Scene question listing
══════

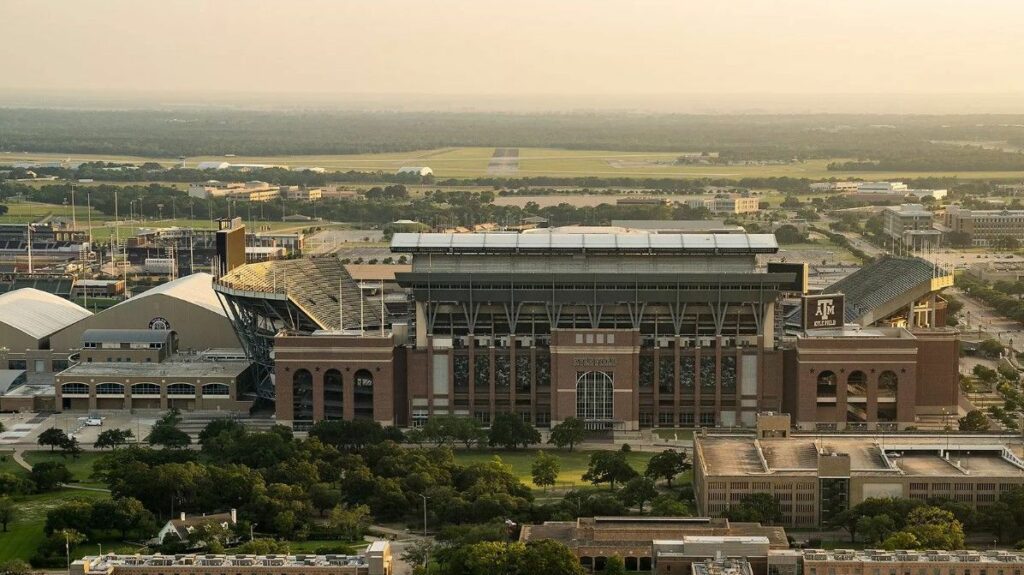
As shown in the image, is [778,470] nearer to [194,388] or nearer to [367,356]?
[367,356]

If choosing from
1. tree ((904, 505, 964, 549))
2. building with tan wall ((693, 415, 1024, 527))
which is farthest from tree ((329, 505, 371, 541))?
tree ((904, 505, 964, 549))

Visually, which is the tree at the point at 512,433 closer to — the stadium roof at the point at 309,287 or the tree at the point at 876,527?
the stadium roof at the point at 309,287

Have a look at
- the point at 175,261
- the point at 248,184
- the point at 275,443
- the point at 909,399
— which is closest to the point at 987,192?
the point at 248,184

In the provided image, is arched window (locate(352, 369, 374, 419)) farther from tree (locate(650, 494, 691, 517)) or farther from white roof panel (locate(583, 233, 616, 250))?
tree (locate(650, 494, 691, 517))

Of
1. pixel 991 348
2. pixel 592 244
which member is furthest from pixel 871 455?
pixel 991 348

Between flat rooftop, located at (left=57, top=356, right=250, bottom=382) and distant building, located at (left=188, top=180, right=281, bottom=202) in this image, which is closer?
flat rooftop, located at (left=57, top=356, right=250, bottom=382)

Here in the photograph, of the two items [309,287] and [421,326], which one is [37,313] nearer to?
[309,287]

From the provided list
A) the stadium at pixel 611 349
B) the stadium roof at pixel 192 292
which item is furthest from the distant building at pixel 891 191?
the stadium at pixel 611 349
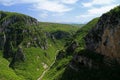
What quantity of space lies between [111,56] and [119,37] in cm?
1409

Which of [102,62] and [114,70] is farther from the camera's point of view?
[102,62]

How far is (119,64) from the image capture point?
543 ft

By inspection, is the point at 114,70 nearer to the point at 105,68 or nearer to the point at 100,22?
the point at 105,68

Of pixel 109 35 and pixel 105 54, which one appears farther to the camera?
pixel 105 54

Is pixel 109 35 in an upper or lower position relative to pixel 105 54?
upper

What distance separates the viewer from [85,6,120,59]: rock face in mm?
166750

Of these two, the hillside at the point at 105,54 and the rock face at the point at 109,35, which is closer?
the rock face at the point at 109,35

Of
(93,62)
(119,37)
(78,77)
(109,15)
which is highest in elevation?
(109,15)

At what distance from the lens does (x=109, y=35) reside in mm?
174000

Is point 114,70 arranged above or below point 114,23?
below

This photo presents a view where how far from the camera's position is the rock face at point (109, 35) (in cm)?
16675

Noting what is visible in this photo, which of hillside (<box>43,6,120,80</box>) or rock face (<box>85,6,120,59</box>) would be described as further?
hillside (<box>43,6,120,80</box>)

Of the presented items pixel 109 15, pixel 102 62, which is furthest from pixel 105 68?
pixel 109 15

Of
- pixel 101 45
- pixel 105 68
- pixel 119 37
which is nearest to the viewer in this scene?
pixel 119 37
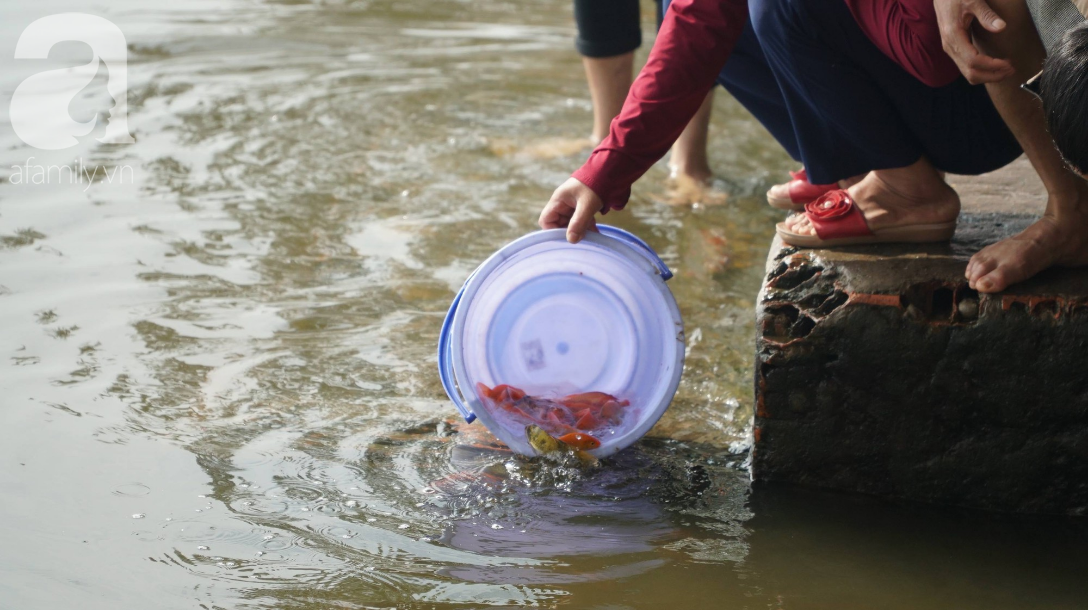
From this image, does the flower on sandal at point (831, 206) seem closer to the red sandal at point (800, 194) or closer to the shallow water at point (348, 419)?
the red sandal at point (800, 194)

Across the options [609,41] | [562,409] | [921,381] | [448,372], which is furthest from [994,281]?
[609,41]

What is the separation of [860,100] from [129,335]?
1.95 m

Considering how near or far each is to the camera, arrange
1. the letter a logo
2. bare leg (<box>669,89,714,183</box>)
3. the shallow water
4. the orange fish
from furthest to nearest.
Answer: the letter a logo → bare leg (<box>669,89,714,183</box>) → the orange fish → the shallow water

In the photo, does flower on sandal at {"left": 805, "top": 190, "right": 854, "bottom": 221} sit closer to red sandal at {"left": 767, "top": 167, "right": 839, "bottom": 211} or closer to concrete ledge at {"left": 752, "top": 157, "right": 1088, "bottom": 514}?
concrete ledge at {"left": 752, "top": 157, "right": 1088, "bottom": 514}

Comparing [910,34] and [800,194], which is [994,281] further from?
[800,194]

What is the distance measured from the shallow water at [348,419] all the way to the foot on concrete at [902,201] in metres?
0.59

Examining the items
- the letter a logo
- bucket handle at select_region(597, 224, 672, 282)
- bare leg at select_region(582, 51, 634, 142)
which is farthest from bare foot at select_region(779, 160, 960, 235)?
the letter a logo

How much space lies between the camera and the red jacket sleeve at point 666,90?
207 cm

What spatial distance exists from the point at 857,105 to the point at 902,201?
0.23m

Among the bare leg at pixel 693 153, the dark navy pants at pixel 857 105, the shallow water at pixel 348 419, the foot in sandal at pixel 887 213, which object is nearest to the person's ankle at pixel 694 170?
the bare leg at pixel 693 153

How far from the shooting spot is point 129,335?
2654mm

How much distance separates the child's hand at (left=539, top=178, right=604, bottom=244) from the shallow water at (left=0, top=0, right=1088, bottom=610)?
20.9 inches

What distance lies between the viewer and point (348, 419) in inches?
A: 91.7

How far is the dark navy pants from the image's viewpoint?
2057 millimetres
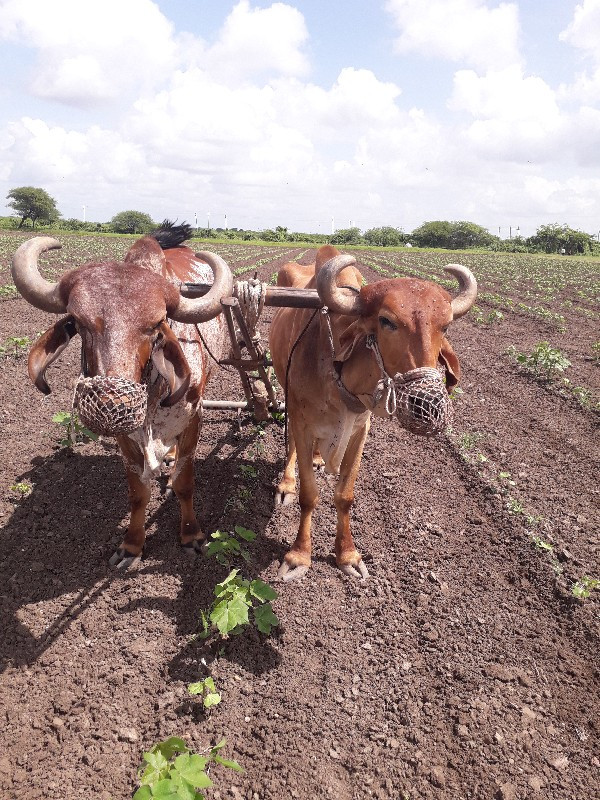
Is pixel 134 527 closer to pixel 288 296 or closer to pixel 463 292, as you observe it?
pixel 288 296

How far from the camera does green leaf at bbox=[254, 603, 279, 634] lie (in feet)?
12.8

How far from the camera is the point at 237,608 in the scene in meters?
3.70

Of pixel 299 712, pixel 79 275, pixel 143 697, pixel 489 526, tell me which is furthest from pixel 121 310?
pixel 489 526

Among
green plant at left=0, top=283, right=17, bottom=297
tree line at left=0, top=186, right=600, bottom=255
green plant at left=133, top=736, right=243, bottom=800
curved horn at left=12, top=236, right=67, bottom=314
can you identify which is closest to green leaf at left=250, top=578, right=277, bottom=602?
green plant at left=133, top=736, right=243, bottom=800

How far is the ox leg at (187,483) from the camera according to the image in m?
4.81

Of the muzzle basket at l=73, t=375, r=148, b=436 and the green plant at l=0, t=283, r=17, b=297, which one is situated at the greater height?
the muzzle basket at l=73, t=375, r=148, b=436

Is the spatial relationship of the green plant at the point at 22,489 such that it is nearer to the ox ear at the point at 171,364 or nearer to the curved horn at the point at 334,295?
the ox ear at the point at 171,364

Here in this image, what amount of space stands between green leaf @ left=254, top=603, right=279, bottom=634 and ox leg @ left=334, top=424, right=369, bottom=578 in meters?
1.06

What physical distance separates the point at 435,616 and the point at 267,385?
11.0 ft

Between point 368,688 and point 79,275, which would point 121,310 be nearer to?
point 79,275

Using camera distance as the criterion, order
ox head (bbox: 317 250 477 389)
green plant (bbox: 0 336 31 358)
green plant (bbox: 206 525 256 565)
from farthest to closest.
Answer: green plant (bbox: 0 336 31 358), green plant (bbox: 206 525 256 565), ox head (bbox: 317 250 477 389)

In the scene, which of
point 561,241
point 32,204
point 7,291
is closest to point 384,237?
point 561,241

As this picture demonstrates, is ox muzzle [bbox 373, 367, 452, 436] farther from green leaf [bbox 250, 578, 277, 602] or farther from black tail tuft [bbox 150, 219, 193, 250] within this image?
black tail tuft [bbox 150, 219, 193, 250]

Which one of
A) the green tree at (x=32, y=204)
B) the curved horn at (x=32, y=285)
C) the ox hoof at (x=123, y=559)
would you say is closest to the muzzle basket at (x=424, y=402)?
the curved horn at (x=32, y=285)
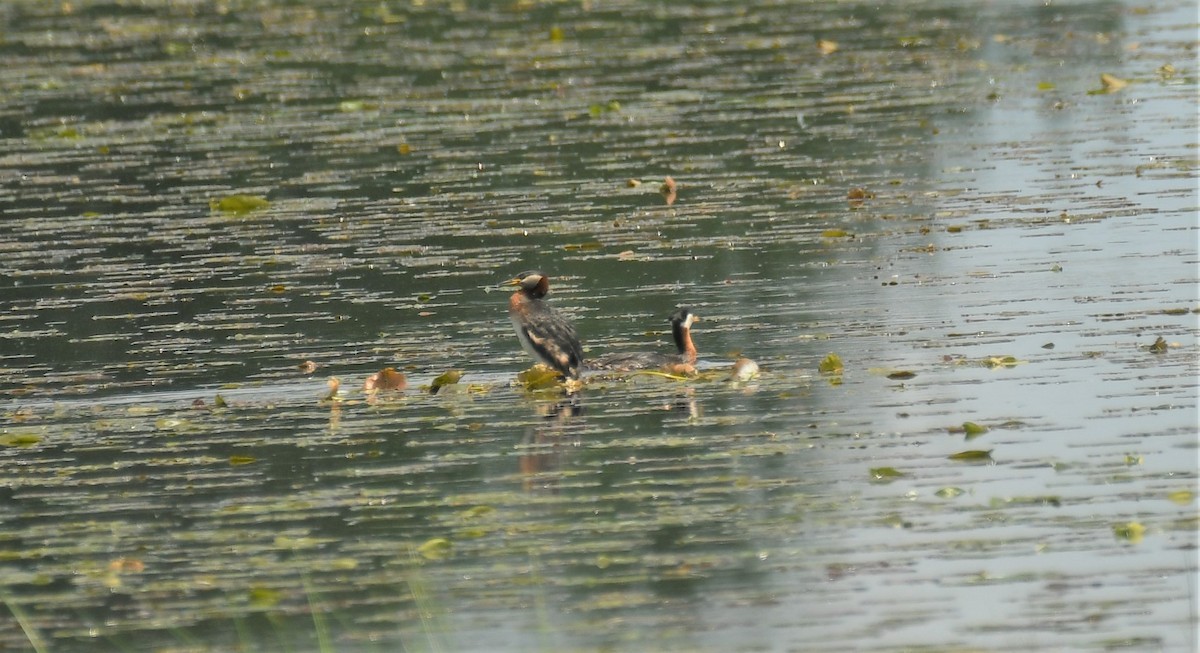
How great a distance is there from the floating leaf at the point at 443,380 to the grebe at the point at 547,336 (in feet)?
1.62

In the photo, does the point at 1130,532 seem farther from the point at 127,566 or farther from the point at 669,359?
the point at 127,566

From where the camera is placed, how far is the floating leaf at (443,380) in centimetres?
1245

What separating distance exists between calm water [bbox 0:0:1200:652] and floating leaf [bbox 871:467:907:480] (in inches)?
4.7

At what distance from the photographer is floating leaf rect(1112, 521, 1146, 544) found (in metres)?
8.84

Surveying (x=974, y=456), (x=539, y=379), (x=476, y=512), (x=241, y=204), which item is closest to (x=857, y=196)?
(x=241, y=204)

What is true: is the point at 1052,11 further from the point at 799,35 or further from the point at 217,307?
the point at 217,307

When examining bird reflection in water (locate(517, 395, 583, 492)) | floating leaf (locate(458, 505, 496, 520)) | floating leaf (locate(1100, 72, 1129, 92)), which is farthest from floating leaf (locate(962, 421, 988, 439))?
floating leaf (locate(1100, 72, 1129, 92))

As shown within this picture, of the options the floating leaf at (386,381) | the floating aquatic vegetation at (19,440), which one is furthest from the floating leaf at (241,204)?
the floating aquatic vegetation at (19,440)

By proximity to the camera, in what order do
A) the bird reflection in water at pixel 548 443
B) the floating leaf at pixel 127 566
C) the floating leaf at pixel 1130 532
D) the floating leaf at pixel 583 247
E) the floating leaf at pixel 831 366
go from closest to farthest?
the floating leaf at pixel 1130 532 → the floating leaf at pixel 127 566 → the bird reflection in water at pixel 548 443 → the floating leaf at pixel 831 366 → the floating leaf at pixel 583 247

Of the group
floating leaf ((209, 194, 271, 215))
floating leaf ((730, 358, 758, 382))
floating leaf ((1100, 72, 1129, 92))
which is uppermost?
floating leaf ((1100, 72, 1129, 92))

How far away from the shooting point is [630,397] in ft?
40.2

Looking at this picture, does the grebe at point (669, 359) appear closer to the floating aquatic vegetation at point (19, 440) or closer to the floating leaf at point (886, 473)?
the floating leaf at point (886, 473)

══════

_Task description:_
Render the lines of the listing as a JSON list of strings, one string per line, from the line containing "By proximity to the camera, in what order do" through the end of the listing, leaving out blank lines.

_The response:_
[
  "By proximity to the camera, in what order do",
  "A) the bird reflection in water at pixel 548 443",
  "B) the floating leaf at pixel 127 566",
  "C) the floating leaf at pixel 1130 532",
  "D) the floating leaf at pixel 583 247",
  "E) the floating leaf at pixel 831 366",
  "go from closest to farthest?",
  "the floating leaf at pixel 1130 532 → the floating leaf at pixel 127 566 → the bird reflection in water at pixel 548 443 → the floating leaf at pixel 831 366 → the floating leaf at pixel 583 247",
  "Of the group",
  "floating leaf ((209, 194, 271, 215))",
  "floating leaf ((730, 358, 758, 382))",
  "floating leaf ((1100, 72, 1129, 92))",
  "which is uppermost?",
  "floating leaf ((1100, 72, 1129, 92))",
  "How far away from the shooting point is [630,397] in ft?",
  "40.2",
  "Looking at this picture, does the grebe at point (669, 359) appear closer to the floating aquatic vegetation at point (19, 440) or closer to the floating leaf at point (886, 473)?",
  "the floating leaf at point (886, 473)"
]